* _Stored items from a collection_
****************************************
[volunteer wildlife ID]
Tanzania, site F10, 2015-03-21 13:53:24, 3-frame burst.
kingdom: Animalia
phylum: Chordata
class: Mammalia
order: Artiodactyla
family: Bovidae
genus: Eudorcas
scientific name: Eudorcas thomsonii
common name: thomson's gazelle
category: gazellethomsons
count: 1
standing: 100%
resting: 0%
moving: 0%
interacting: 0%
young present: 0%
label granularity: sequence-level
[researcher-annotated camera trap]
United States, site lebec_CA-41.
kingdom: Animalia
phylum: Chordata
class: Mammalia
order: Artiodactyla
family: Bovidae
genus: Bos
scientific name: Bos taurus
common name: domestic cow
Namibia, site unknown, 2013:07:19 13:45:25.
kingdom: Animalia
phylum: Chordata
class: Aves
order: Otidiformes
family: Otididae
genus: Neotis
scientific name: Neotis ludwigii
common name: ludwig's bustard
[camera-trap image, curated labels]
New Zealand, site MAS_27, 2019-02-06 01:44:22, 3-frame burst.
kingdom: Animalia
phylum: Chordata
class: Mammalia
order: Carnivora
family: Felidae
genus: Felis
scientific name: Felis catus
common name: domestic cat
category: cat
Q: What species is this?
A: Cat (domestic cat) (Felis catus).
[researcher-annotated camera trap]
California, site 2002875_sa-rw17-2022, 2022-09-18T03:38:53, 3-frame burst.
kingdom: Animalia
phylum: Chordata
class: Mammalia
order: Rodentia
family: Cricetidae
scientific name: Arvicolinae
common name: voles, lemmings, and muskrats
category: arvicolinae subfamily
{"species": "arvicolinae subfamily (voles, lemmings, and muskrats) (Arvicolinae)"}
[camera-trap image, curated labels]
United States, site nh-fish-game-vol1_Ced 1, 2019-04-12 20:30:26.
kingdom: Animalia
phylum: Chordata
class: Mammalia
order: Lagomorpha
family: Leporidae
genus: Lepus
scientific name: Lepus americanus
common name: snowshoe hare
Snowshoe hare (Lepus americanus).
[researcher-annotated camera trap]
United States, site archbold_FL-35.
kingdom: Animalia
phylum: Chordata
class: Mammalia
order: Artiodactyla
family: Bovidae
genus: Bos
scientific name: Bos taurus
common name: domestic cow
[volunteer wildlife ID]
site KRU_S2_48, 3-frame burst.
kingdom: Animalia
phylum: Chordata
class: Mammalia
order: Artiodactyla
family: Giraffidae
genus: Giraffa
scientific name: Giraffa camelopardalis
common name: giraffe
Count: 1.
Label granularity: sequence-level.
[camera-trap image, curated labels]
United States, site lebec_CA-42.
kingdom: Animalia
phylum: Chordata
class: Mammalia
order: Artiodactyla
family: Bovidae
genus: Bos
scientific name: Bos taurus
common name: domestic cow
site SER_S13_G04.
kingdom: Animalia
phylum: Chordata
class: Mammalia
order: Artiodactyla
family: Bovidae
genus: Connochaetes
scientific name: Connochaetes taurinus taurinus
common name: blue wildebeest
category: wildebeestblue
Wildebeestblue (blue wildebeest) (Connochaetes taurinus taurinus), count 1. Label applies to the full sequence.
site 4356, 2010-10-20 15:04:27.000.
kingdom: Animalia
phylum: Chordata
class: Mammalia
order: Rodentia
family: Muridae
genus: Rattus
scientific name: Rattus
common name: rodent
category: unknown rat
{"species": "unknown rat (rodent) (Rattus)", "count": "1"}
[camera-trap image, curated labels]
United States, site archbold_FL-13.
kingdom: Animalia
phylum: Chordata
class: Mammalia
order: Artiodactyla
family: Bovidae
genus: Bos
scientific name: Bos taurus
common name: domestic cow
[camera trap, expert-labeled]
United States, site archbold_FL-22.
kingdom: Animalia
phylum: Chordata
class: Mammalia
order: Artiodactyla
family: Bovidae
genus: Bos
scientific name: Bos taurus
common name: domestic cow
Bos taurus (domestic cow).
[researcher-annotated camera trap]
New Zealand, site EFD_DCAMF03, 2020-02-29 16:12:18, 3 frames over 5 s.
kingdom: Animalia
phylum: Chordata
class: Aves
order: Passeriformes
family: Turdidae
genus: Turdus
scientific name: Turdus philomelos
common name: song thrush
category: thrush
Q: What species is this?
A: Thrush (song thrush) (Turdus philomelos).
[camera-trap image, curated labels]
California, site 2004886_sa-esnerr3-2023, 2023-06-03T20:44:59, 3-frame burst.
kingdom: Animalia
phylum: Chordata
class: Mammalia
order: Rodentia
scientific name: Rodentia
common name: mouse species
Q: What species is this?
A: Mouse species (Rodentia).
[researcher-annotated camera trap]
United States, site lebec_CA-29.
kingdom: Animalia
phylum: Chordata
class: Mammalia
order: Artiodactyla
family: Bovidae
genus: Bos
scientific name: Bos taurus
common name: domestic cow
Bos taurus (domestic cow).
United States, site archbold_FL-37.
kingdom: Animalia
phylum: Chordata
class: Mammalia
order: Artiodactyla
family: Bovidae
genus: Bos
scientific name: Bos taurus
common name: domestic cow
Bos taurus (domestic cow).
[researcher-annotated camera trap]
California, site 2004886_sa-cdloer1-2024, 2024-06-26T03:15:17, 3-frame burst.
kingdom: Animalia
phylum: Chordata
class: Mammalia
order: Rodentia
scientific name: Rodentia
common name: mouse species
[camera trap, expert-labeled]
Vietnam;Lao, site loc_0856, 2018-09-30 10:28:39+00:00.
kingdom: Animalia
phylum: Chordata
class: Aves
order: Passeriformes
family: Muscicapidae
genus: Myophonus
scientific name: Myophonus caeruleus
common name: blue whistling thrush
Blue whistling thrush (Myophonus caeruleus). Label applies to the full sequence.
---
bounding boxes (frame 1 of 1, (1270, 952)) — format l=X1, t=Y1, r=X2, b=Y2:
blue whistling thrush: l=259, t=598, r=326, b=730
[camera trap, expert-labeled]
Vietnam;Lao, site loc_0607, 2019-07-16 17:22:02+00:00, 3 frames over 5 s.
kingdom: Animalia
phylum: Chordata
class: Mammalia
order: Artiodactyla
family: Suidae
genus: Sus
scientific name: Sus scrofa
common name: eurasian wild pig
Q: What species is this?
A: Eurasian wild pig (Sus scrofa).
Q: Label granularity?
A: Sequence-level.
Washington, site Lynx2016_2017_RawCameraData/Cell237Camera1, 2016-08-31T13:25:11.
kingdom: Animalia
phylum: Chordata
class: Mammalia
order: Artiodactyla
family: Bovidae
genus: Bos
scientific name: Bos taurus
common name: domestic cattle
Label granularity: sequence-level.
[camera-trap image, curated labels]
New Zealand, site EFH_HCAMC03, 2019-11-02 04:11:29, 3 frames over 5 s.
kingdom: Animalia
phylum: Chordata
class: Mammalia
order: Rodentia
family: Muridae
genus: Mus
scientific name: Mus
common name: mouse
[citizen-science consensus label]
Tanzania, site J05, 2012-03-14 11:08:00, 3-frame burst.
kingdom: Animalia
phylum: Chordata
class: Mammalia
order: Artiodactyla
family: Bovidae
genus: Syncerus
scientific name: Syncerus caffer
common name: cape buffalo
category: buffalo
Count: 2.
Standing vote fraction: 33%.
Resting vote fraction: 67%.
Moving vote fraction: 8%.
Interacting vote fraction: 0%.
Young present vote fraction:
****************************************
* _What you are asked to do_
From the records above, extract every entry exactly as given.

* _Task answer_
[volunteer wildlife ID]
Tanzania, site F10, 2015-03-21 13:53:24, 3-frame burst.
kingdom: Animalia
phylum: Chordata
class: Mammalia
order: Artiodactyla
family: Bovidae
genus: Eudorcas
scientific name: Eudorcas thomsonii
common name: thomson's gazelle
category: gazellethomsons
count: 1
standing: 100%
resting: 0%
moving: 0%
interacting: 0%
young present: 0%
label granularity: sequence-level
[researcher-annotated camera trap]
United States, site lebec_CA-41.
kingdom: Animalia
phylum: Chordata
class: Mammalia
order: Artiodactyla
family: Bovidae
genus: Bos
scientific name: Bos taurus
common name: domestic cow
Namibia, site unknown, 2013:07:19 13:45:25.
kingdom: Animalia
phylum: Chordata
class: Aves
order: Otidiformes
family: Otididae
genus: Neotis
scientific name: Neotis ludwigii
common name: ludwig's bustard
[camera-trap image, curated labels]
New Zealand, site MAS_27, 2019-02-06 01:44:22, 3-frame burst.
kingdom: Animalia
phylum: Chordata
class: Mammalia
order: Carnivora
family: Felidae
genus: Felis
scientific name: Felis catus
common name: domestic cat
category: cat
Q: What species is this?
A: Cat (domestic cat) (Felis catus).
[researcher-annotated camera trap]
California, site 2002875_sa-rw17-2022, 2022-09-18T03:38:53, 3-frame burst.
kingdom: Animalia
phylum: Chordata
class: Mammalia
order: Rodentia
family: Cricetidae
scientific name: Arvicolinae
common name: voles, lemmings, and muskrats
category: arvicolinae subfamily
{"species": "arvicolinae subfamily (voles, lemmings, and muskrats) (Arvicolinae)"}
[camera-trap image, curated labels]
United States, site nh-fish-game-vol1_Ced 1, 2019-04-12 20:30:26.
kingdom: Animalia
phylum: Chordata
class: Mammalia
order: Lagomorpha
family: Leporidae
genus: Lepus
scientific name: Lepus americanus
common name: snowshoe hare
Snowshoe hare (Lepus americanus).
[researcher-annotated camera trap]
United States, site archbold_FL-35.
kingdom: Animalia
phylum: Chordata
class: Mammalia
order: Artiodactyla
family: Bovidae
genus: Bos
scientific name: Bos taurus
common name: domestic cow
[volunteer wildlife ID]
site KRU_S2_48, 3-frame burst.
kingdom: Animalia
phylum: Chordata
class: Mammalia
order: Artiodactyla
family: Giraffidae
genus: Giraffa
scientific name: Giraffa camelopardalis
common name: giraffe
Count: 1.
Label granularity: sequence-level.
[camera-trap image, curated labels]
United States, site lebec_CA-42.
kingdom: Animalia
phylum: Chordata
class: Mammalia
order: Artiodactyla
family: Bovidae
genus: Bos
scientific name: Bos taurus
common name: domestic cow
site SER_S13_G04.
kingdom: Animalia
phylum: Chordata
class: Mammalia
order: Artiodactyla
family: Bovidae
genus: Connochaetes
scientific name: Connochaetes taurinus taurinus
common name: blue wildebeest
category: wildebeestblue
Wildebeestblue (blue wildebeest) (Connochaetes taurinus taurinus), count 1. Label applies to the full sequence.
site 4356, 2010-10-20 15:04:27.000.
kingdom: Animalia
phylum: Chordata
class: Mammalia
order: Rodentia
family: Muridae
genus: Rattus
scientific name: Rattus
common name: rodent
category: unknown rat
{"species": "unknown rat (rodent) (Rattus)", "count": "1"}
[camera-trap image, curated labels]
United States, site archbold_FL-13.
kingdom: Animalia
phylum: Chordata
class: Mammalia
order: Artiodactyla
family: Bovidae
genus: Bos
scientific name: Bos taurus
common name: domestic cow
[camera trap, expert-labeled]
United States, site archbold_FL-22.
kingdom: Animalia
phylum: Chordata
class: Mammalia
order: Artiodactyla
family: Bovidae
genus: Bos
scientific name: Bos taurus
common name: domestic cow
Bos taurus (domestic cow).
[researcher-annotated camera trap]
New Zealand, site EFD_DCAMF03, 2020-02-29 16:12:18, 3 frames over 5 s.
kingdom: Animalia
phylum: Chordata
class: Aves
order: Passeriformes
family: Turdidae
genus: Turdus
scientific name: Turdus philomelos
common name: song thrush
category: thrush
Q: What species is this?
A: Thrush (song thrush) (Turdus philomelos).
[camera-trap image, curated labels]
California, site 2004886_sa-esnerr3-2023, 2023-06-03T20:44:59, 3-frame burst.
kingdom: Animalia
phylum: Chordata
class: Mammalia
order: Rodentia
scientific name: Rodentia
common name: mouse species
Q: What species is this?
A: Mouse species (Rodentia).
[researcher-annotated camera trap]
United States, site lebec_CA-29.
kingdom: Animalia
phylum: Chordata
class: Mammalia
order: Artiodactyla
family: Bovidae
genus: Bos
scientific name: Bos taurus
common name: domestic cow
Bos taurus (domestic cow).
United States, site archbold_FL-37.
kingdom: Animalia
phylum: Chordata
class: Mammalia
order: Artiodactyla
family: Bovidae
genus: Bos
scientific name: Bos taurus
common name: domestic cow
Bos taurus (domestic cow).
[researcher-annotated camera trap]
California, site 2004886_sa-cdloer1-2024, 2024-06-26T03:15:17, 3-frame burst.
kingdom: Animalia
phylum: Chordata
class: Mammalia
order: Rodentia
scientific name: Rodentia
common name: mouse species
[camera trap, expert-labeled]
Vietnam;Lao, site loc_0856, 2018-09-30 10:28:39+00:00.
kingdom: Animalia
phylum: Chordata
class: Aves
order: Passeriformes
family: Muscicapidae
genus: Myophonus
scientific name: Myophonus caeruleus
common name: blue whistling thrush
Blue whistling thrush (Myophonus caeruleus). Label applies to the full sequence.
---
bounding boxes (frame 1 of 1, (1270, 952)) — format l=X1, t=Y1, r=X2, b=Y2:
blue whistling thrush: l=259, t=598, r=326, b=730
[camera trap, expert-labeled]
Vietnam;Lao, site loc_0607, 2019-07-16 17:22:02+00:00, 3 frames over 5 s.
kingdom: Animalia
phylum: Chordata
class: Mammalia
order: Artiodactyla
family: Suidae
genus: Sus
scientific name: Sus scrofa
common name: eurasian wild pig
Q: What species is this?
A: Eurasian wild pig (Sus scrofa).
Q: Label granularity?
A: Sequence-level.
Washington, site Lynx2016_2017_RawCameraData/Cell237Camera1, 2016-08-31T13:25:11.
kingdom: Animalia
phylum: Chordata
class: Mammalia
order: Artiodactyla
family: Bovidae
genus: Bos
scientific name: Bos taurus
common name: domestic cattle
Label granularity: sequence-level.
[camera-trap image, curated labels]
New Zealand, site EFH_HCAMC03, 2019-11-02 04:11:29, 3 frames over 5 s.
kingdom: Animalia
phylum: Chordata
class: Mammalia
order: Rodentia
family: Muridae
genus: Mus
scientific name: Mus
common name: mouse
[citizen-science consensus label]
Tanzania, site J05, 2012-03-14 11:08:00, 3-frame burst.
kingdom: Animalia
phylum: Chordata
class: Mammalia
order: Artiodactyla
family: Bovidae
genus: Syncerus
scientific name: Syncerus caffer
common name: cape buffalo
category: buffalo
Count: 2.
Standing vote fraction: 33%.
Resting vote fraction: 67%.
Moving vote fraction: 8%.
Interacting vote fraction: 0%.
Young present vote fraction:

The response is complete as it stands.